▶ [Problem to solve]
Every record should be copied exactly, except that pictures are to be omitted.

------

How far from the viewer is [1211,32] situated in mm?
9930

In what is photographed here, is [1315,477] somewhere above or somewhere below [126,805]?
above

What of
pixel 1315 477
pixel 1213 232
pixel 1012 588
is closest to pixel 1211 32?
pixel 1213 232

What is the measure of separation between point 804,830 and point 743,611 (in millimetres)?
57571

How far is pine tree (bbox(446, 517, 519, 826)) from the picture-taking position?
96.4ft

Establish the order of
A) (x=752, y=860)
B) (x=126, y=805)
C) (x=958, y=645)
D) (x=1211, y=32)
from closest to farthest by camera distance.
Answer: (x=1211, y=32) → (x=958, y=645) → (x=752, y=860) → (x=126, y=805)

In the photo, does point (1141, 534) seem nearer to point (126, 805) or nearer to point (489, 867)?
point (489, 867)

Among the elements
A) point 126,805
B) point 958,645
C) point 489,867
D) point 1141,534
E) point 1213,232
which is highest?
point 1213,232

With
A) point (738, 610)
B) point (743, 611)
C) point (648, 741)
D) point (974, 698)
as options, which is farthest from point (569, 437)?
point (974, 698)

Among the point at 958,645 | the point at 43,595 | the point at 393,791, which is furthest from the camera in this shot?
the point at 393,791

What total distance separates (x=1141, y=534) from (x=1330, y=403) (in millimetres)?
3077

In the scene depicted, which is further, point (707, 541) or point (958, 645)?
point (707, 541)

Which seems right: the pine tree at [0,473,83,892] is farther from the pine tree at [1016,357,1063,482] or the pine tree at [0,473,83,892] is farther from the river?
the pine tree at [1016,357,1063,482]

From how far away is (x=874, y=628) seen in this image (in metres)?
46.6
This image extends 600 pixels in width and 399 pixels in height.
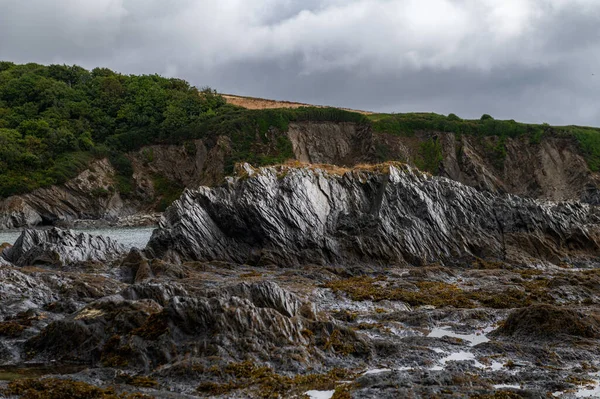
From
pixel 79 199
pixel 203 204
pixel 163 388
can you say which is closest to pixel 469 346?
pixel 163 388

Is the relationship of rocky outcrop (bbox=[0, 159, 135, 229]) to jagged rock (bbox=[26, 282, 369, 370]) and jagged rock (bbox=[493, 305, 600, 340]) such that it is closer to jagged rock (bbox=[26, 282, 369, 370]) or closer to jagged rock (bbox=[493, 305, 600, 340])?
jagged rock (bbox=[26, 282, 369, 370])

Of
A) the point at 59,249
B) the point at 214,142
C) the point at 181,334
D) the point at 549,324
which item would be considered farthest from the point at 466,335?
the point at 214,142

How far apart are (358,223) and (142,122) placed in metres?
65.7

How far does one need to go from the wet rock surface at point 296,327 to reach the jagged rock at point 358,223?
0.27 metres

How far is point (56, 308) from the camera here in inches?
717

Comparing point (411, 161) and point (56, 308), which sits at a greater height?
point (411, 161)

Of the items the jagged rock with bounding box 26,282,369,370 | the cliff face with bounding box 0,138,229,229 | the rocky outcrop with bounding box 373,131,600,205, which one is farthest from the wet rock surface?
the rocky outcrop with bounding box 373,131,600,205

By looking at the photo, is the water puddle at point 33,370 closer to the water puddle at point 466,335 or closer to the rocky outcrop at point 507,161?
the water puddle at point 466,335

------

▶ [Answer below]
How far from the viewer is [1211,32] situated in mm?
9930

In what is photographed here, is [1315,477] somewhere above or somewhere below [126,805]?
above

What of
pixel 1315 477
pixel 1213 232
pixel 1012 588
is closest to pixel 1211 32?
pixel 1213 232

What is the measure of separation between point 804,830 and point 743,611 (in millimetres)?
57571

How far is pine tree (bbox(446, 517, 519, 826)) from the picture-taking position?
96.4ft

Establish the order of
A) (x=752, y=860)
B) (x=126, y=805)
C) (x=958, y=645)
D) (x=1211, y=32)
from closest to farthest by camera distance.
Answer: (x=1211, y=32) → (x=958, y=645) → (x=752, y=860) → (x=126, y=805)

In the photo, does point (1141, 534) seem nearer to point (126, 805) or nearer to point (489, 867)?
point (489, 867)

Among the elements
A) point 126,805
B) point 958,645
C) point 489,867
D) point 1141,534
E) point 1213,232
which is highest?
point 1213,232

With
A) point (738, 610)
B) point (743, 611)
C) point (648, 741)
D) point (974, 698)
as options, which is farthest from point (569, 437)?
point (974, 698)

Among the point at 958,645 | the point at 43,595 | the point at 393,791, which is furthest from the camera in this shot?
the point at 393,791

What total distance separates (x=1141, y=534) from (x=1330, y=403) (in millimetres)?
3077

In the scene depicted, which is further, point (707, 541) or point (958, 645)?
point (707, 541)

Which seems right: the pine tree at [0,473,83,892] is farther from the pine tree at [1016,357,1063,482] or the pine tree at [0,473,83,892] is farther from the river?
the pine tree at [1016,357,1063,482]

From how far away is (x=874, y=628) seen in this image (in metres)?
46.6
This image extends 600 pixels in width and 399 pixels in height.
From
pixel 79 199
pixel 203 204
pixel 163 388
can you say which is closest to pixel 469 346?
pixel 163 388

Is the relationship of rocky outcrop (bbox=[0, 159, 135, 229]) to jagged rock (bbox=[26, 282, 369, 370]) and jagged rock (bbox=[493, 305, 600, 340]) such that it is closer to jagged rock (bbox=[26, 282, 369, 370]) or closer to jagged rock (bbox=[493, 305, 600, 340])?
jagged rock (bbox=[26, 282, 369, 370])

Of
A) the point at 59,249
B) the point at 214,142
C) the point at 181,334
D) the point at 549,324
which item would be considered farthest from the point at 466,335?
the point at 214,142

How far apart are (358,223) and (142,122) placed in metres?
65.7

How far does one need to go from the wet rock surface at point 296,327 to reach the jagged rock at point 358,223?
0.27 metres

How far is point (56, 308) from the camera here in inches?
717

Comparing point (411, 161) and point (56, 308), which sits at a greater height?
point (411, 161)

Of the items the jagged rock with bounding box 26,282,369,370 | the cliff face with bounding box 0,138,229,229 | the rocky outcrop with bounding box 373,131,600,205, which one is farthest from the wet rock surface?
the rocky outcrop with bounding box 373,131,600,205

By looking at the photo, is the water puddle at point 33,370 closer to the water puddle at point 466,335 or closer to the rocky outcrop at point 507,161?
the water puddle at point 466,335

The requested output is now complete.